Incident at JFK illustrates risk of superjumbos, say experts
NEW YORK – A frightening collision between one of the world’s largest airliners and a commuter jet on a dark, wet tarmac at Kennedy Airport is underscoring worries about ground accidents as U.S. airports begin handling a new generation of giant planes.
A total of 586 passengers and crew members were aboard the two aircraft Monday night when the left wing of an Airbus A380 operated by Air France clipped a Bombardier CRJ-700 regional jet flown by Comair, spinning the smaller plane nearly 90 degrees. No one was injured.
The superjumbo Airbus is so immense – as tall as a seven-story building – that its wing almost cleared the smaller plane.
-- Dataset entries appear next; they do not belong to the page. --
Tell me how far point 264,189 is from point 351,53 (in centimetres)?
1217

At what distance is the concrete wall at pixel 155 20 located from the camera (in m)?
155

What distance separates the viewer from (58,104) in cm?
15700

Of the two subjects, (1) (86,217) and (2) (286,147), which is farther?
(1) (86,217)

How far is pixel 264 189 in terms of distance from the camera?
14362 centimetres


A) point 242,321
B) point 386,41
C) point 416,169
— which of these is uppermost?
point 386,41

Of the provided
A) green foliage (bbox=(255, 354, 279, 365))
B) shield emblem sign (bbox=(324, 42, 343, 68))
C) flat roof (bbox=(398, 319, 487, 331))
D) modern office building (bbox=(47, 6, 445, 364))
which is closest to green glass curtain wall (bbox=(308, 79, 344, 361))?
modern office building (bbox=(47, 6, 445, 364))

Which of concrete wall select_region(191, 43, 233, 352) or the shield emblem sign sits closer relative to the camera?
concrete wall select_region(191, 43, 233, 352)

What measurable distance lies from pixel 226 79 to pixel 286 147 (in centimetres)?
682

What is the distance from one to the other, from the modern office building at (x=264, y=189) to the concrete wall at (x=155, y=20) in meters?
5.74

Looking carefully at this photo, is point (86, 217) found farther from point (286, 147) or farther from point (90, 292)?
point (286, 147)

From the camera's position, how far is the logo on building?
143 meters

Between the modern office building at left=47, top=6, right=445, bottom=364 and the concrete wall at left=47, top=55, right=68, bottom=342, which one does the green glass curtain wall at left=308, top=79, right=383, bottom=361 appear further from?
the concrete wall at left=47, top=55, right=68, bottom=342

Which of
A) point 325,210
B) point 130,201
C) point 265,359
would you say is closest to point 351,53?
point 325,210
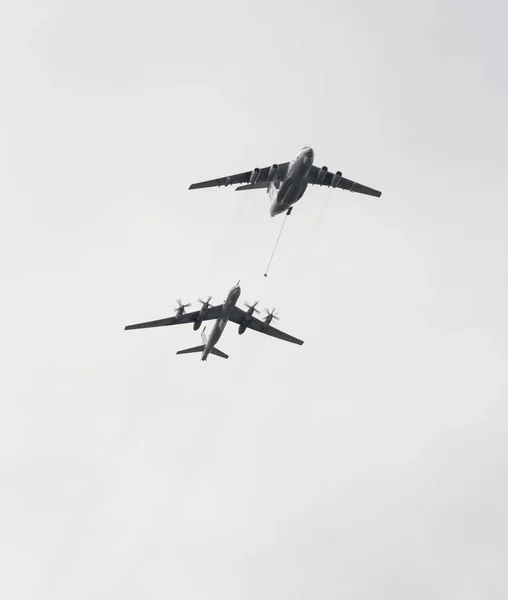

But not quite.
“It’s the sheer size of these aircraft and the congestion at these airports that’s the problem,” said Allan Tamm, a consultant with Avicor Aviation, based in Portland. “It’s a serious concern for all these airports trying to accommodate these aircraft. It’s going to happen more and more.”
The collision happened at one of the nation’s most congested airports on a rainy night when flashing lights reflecting off wet tarmac can obscure small aircraft. It comes as airports around the country are beginning to receive a new class of huge aircraft.
Fourteen airports have obtained waivers from the Federal Aviation Administration to receive the new Boeing 747-8, which falls into the same new size class as the A380. Boeing is working with 13 more airports to get approval from the FAA.
Most U.S. airports cannot legally handle the A380 or 747-8 because of FAA space requirements aimed at keeping planes from bumping into each other. But the FAA can issue waivers if airport officials agree to certain procedures, such as using only certain taxiways or halting other traffic when one of these mammoth planes is on the move.
The National Transportation Safety Board is reviewing radio recordings, radar data and flight recorders from both aircraft in Monday’s accident.
The impact tore open the leading edge of the Airbus’ left wing and broke off half of the wing fence, a vertical fin that sticks out from the wingtip. The Bombardier had a hole in its rudder and a dent on the leading edge of the tail.
“This wasn’t just two airplanes bumping together. The Air France plane really creamed the regional jet,” said Bill Voss, president of the Flight Safety Foundation, an advocacy group.